Data to use:
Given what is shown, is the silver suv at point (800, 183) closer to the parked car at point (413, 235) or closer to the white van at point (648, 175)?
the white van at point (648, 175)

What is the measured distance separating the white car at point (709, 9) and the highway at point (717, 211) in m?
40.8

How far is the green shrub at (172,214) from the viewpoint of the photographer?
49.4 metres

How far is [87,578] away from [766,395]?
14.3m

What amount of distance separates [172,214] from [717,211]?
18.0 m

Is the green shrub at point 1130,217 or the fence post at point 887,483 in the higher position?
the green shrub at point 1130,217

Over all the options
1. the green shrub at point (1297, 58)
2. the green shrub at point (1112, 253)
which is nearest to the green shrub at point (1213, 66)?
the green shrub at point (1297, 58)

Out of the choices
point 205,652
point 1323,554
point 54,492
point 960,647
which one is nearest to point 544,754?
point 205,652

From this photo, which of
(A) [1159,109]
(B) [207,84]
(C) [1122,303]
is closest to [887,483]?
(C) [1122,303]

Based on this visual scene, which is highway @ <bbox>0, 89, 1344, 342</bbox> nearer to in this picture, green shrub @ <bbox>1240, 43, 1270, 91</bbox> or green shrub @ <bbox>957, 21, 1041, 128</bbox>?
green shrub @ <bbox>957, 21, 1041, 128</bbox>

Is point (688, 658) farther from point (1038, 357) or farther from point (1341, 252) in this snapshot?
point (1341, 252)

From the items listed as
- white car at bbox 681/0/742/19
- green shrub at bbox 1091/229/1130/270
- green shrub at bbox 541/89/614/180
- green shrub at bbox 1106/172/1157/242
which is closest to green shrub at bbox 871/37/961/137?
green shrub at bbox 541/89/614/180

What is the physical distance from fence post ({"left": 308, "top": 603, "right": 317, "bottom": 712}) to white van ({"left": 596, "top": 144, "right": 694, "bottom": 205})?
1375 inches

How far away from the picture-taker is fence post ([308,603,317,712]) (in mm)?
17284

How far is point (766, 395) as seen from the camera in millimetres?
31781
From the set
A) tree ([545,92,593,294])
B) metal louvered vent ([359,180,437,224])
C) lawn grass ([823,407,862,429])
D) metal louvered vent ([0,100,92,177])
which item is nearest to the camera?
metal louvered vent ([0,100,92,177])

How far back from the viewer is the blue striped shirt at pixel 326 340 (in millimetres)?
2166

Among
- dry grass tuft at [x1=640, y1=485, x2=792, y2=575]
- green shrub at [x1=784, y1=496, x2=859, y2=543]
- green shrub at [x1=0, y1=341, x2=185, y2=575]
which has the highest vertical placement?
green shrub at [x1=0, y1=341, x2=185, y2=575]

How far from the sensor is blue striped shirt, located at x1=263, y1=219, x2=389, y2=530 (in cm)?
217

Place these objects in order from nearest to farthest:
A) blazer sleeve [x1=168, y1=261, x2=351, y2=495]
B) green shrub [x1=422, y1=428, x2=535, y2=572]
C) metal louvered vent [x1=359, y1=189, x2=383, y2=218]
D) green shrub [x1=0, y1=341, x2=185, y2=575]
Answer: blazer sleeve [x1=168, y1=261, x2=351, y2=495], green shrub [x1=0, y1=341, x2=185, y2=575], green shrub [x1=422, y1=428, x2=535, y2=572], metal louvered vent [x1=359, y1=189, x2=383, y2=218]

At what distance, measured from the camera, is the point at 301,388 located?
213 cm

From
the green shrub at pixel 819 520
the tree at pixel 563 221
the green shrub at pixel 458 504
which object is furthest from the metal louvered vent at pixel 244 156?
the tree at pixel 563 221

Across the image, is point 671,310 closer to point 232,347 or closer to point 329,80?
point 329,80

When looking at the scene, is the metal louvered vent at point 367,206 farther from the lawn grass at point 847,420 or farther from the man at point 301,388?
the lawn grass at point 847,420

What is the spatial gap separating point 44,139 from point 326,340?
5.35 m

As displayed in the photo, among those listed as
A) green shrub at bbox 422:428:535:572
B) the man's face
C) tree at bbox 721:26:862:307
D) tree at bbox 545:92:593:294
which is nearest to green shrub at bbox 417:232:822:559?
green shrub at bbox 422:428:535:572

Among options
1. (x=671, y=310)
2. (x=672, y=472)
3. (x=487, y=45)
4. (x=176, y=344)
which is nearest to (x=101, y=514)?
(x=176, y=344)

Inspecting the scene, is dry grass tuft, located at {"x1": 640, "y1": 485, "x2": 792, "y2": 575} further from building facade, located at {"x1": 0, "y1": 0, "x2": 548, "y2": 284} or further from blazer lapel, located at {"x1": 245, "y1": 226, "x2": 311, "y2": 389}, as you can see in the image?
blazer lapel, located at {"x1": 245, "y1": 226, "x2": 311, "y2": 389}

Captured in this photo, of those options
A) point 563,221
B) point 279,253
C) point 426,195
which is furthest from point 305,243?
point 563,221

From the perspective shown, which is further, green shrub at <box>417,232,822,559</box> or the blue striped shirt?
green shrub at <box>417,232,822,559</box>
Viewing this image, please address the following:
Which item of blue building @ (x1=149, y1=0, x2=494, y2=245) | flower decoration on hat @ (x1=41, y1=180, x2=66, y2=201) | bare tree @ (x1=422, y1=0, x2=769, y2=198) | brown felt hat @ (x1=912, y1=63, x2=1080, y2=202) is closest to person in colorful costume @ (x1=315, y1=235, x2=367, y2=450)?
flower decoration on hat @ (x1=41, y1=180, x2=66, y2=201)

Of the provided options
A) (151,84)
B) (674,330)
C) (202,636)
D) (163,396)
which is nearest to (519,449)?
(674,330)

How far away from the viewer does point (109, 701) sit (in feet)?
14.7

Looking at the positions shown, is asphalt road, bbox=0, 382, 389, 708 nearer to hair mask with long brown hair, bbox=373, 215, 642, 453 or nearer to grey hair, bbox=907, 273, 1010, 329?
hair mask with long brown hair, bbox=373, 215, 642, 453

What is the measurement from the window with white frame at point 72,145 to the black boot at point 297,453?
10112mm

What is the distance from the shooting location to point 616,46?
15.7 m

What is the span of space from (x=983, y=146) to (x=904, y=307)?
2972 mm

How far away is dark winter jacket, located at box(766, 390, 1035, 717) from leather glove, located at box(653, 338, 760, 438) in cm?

What is required: Reproduce all of the data above word for word, with nothing changed or left out.

Response to the exercise:
Given what is shown, is the silver suv at point (800, 183) closer to the parked car at point (413, 235) or closer to the white van at point (648, 175)?
the white van at point (648, 175)

What is the measured distance separating the white car at point (709, 9) and the highway at point (717, 211) in m?
40.8

How far is the green shrub at (172,214) from the viewpoint of the photographer?
49.4 metres

How far is [87,578] away from [766,395]?
14.3m

What amount of distance separates [172,214] from [717,211]?
18.0 m

Is the green shrub at point 1130,217 or the fence post at point 887,483 in the higher position?
the green shrub at point 1130,217

Over all the options
1. the green shrub at point (1297, 58)
2. the green shrub at point (1112, 253)
which is nearest to the green shrub at point (1213, 66)?
the green shrub at point (1297, 58)

Out of the choices
point 205,652
point 1323,554
point 54,492
point 960,647
which one is nearest to point 544,754?
point 205,652

From this photo, which of
(A) [1159,109]
(B) [207,84]
(C) [1122,303]
is closest to [887,483]?
(C) [1122,303]

Based on this visual scene, which is highway @ <bbox>0, 89, 1344, 342</bbox> nearer to in this picture, green shrub @ <bbox>1240, 43, 1270, 91</bbox> or green shrub @ <bbox>957, 21, 1041, 128</bbox>?
green shrub @ <bbox>957, 21, 1041, 128</bbox>

Is point (688, 658) farther from point (1038, 357) or farther from point (1341, 252) in this snapshot?
point (1341, 252)

From the items listed as
- white car at bbox 681/0/742/19
- green shrub at bbox 1091/229/1130/270
- green shrub at bbox 541/89/614/180
- green shrub at bbox 1106/172/1157/242
which is closest to green shrub at bbox 871/37/961/137?
green shrub at bbox 541/89/614/180

What is the physical distance from fence post ({"left": 308, "top": 603, "right": 317, "bottom": 712}) to white van ({"left": 596, "top": 144, "right": 694, "bottom": 205})?
1375 inches

How far away from the picture-taker is fence post ([308,603,317,712]) (in mm)?
17284

How far is point (766, 395) as seen from the camera in millimetres?
31781
From the set
A) tree ([545,92,593,294])
B) metal louvered vent ([359,180,437,224])
C) lawn grass ([823,407,862,429])
D) metal louvered vent ([0,100,92,177])
which item is nearest to the camera?
metal louvered vent ([0,100,92,177])

How far back from the viewer is the blue striped shirt at pixel 326 340 (in millimetres)?
2166

Among
- dry grass tuft at [x1=640, y1=485, x2=792, y2=575]
- green shrub at [x1=784, y1=496, x2=859, y2=543]
- green shrub at [x1=0, y1=341, x2=185, y2=575]
which has the highest vertical placement?
green shrub at [x1=0, y1=341, x2=185, y2=575]

How far from the sensor is blue striped shirt, located at x1=263, y1=219, x2=389, y2=530 (in cm)?
217

Place these objects in order from nearest to farthest:
A) blazer sleeve [x1=168, y1=261, x2=351, y2=495]
B) green shrub [x1=422, y1=428, x2=535, y2=572]
C) metal louvered vent [x1=359, y1=189, x2=383, y2=218]
D) green shrub [x1=0, y1=341, x2=185, y2=575]
Answer: blazer sleeve [x1=168, y1=261, x2=351, y2=495], green shrub [x1=0, y1=341, x2=185, y2=575], green shrub [x1=422, y1=428, x2=535, y2=572], metal louvered vent [x1=359, y1=189, x2=383, y2=218]

At what distance, measured from the camera, is the point at 301,388 located?
213 cm

From
the green shrub at pixel 819 520
the tree at pixel 563 221
the green shrub at pixel 458 504
which object is furthest from the metal louvered vent at pixel 244 156?
the tree at pixel 563 221

Across the image, is point 671,310 closer to point 232,347 or closer to point 329,80?
point 329,80

When looking at the scene, is the metal louvered vent at point 367,206 farther from the lawn grass at point 847,420 or farther from the man at point 301,388?
the lawn grass at point 847,420

What is the spatial gap separating point 44,139 from point 326,340?
5.35 m

As displayed in the photo, among those listed as
A) green shrub at bbox 422:428:535:572
B) the man's face
C) tree at bbox 721:26:862:307
D) tree at bbox 545:92:593:294
which is nearest to green shrub at bbox 417:232:822:559?
green shrub at bbox 422:428:535:572

Among options
1. (x=671, y=310)
2. (x=672, y=472)
3. (x=487, y=45)
4. (x=176, y=344)
which is nearest to (x=101, y=514)?
(x=176, y=344)

Inspecting the scene, is dry grass tuft, located at {"x1": 640, "y1": 485, "x2": 792, "y2": 575} further from building facade, located at {"x1": 0, "y1": 0, "x2": 548, "y2": 284} or further from blazer lapel, located at {"x1": 245, "y1": 226, "x2": 311, "y2": 389}, as you can see in the image?
blazer lapel, located at {"x1": 245, "y1": 226, "x2": 311, "y2": 389}

Captured in this photo, of those options
A) point 563,221
B) point 279,253
C) point 426,195
which is furthest from point 305,243?
point 563,221

From the perspective shown, which is further, green shrub at <box>417,232,822,559</box> or the blue striped shirt?
green shrub at <box>417,232,822,559</box>
Viewing this image, please address the following:
Which item of blue building @ (x1=149, y1=0, x2=494, y2=245) | flower decoration on hat @ (x1=41, y1=180, x2=66, y2=201) | bare tree @ (x1=422, y1=0, x2=769, y2=198) | brown felt hat @ (x1=912, y1=63, x2=1080, y2=202) is closest to person in colorful costume @ (x1=315, y1=235, x2=367, y2=450)?
flower decoration on hat @ (x1=41, y1=180, x2=66, y2=201)

Of the provided options
A) (151,84)
B) (674,330)
C) (202,636)
D) (163,396)
which is nearest to (519,449)?
(674,330)

How far away from the viewer does point (109, 701) sit (in feet)?
14.7

Looking at the positions shown, is asphalt road, bbox=0, 382, 389, 708 nearer to hair mask with long brown hair, bbox=373, 215, 642, 453 or nearer to grey hair, bbox=907, 273, 1010, 329?
hair mask with long brown hair, bbox=373, 215, 642, 453

What is the measurement from the window with white frame at point 72,145 to the black boot at point 297,453?
10112mm

What is the distance from the shooting location to point 616,46?
15.7 m

What is the span of space from (x=983, y=146) to (x=904, y=307)?
2972 mm

How far away is dark winter jacket, located at box(766, 390, 1035, 717) from leather glove, located at box(653, 338, 760, 438) in cm?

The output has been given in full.